Dec 12, 2011 10:08
I must have forgotten to tag the last time I heard Tchaikovsky's violin concerto played, because I can't find the post. Anyhow, if you don't know what it is: Tchaikovsky wrote only one violin concerto, but it's widely considered the most difficult piece of violin music ever composed. It's beautiful, but hoo boy, it is insane to play. The first movement is full of harmonics and other notes so high that you practically have to invent an all-new clef just to write them. I'm sure there were older people in the audience whose hearing is sufficiently degraded that they can't hear things at that frequency.

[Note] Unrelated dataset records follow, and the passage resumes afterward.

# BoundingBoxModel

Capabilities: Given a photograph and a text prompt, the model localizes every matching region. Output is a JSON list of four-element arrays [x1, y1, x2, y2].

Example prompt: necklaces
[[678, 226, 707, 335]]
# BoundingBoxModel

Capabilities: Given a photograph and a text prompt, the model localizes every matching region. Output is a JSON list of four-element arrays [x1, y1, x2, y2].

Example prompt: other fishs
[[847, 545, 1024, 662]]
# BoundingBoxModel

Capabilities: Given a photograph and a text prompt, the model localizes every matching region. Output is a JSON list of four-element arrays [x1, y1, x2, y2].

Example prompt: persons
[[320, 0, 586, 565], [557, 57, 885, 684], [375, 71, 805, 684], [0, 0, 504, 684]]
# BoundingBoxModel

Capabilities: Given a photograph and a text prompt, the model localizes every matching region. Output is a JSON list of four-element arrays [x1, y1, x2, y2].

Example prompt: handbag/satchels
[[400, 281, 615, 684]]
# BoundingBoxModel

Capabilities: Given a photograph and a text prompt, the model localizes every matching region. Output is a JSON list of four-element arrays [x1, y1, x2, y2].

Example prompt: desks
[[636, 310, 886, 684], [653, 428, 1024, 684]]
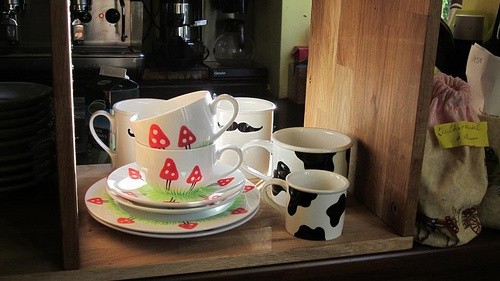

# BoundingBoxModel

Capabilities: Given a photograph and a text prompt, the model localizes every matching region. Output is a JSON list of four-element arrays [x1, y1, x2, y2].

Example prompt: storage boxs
[[288, 45, 309, 104]]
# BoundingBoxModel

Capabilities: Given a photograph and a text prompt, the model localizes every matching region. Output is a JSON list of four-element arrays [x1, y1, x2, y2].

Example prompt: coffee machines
[[130, 0, 210, 80]]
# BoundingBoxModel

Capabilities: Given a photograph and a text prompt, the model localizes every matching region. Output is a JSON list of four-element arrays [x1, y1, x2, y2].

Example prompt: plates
[[85, 176, 261, 238], [0, 81, 54, 191], [106, 162, 246, 216]]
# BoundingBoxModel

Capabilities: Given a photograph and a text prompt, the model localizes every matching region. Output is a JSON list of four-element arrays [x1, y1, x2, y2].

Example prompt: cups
[[261, 169, 350, 241], [135, 139, 243, 195], [240, 126, 353, 207], [213, 97, 277, 180], [89, 98, 166, 169], [129, 89, 239, 150]]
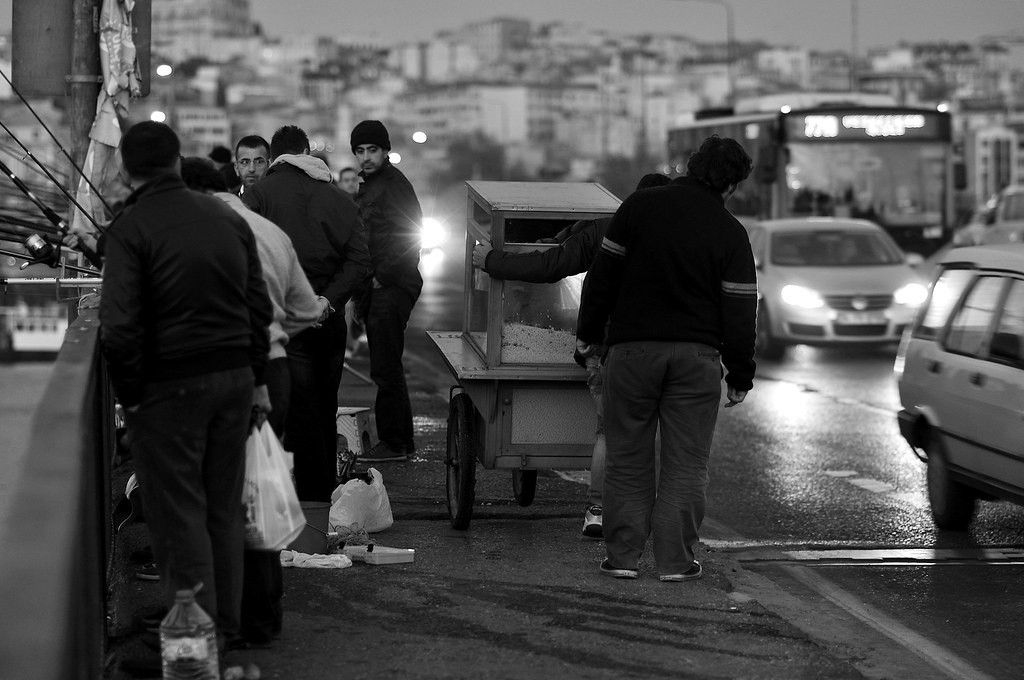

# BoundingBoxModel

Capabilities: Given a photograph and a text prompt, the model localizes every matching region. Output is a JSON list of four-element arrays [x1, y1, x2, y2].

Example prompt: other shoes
[[660, 559, 703, 582], [599, 557, 637, 578], [137, 561, 160, 579], [144, 608, 171, 623]]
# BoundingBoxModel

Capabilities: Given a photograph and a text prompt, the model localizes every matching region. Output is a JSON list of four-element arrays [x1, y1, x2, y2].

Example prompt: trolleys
[[425, 181, 599, 531]]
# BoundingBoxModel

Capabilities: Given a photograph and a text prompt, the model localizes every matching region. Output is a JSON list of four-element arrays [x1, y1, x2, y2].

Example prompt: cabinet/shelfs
[[462, 180, 624, 370]]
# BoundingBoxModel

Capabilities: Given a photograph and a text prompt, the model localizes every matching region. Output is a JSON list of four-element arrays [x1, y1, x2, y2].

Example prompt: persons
[[472, 173, 674, 537], [63, 229, 98, 256], [338, 167, 369, 363], [347, 120, 423, 462], [242, 125, 369, 505], [98, 121, 275, 649], [575, 133, 757, 583], [233, 135, 271, 197], [207, 146, 243, 195], [162, 155, 323, 644]]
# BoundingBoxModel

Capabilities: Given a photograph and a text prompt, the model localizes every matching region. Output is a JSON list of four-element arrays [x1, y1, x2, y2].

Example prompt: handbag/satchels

The third movement is marked by crazy pizzicato, both for the soloist and the orchestra. Much of the rest is the violin equivalent of thrash metal.
It's so difficult, that the first guy Tchaikovsky offered it to, to debut it, turned it down and pronounced it "unplayable." The second guy, who did eventually debut it, took two years to learn it until he felt comfortable to play it in public.
Only virtuosos ever have the stones to perform this piece. So it was great to hear the ultimate contemporary violin virtuoso, Joshua Bell, play it. What's more, we could really hear him, entirely distinct from the orchestra, because the only person closer to him was the conductor. No shit, Shizu and I had the two seats in the front row directly in front of his shoes. There's little space between the seats and the stage--I could touch the edge of the stage from my chair. We could have counted his nose hairs.
I don't know how we got those seats, but wow, that was amazing.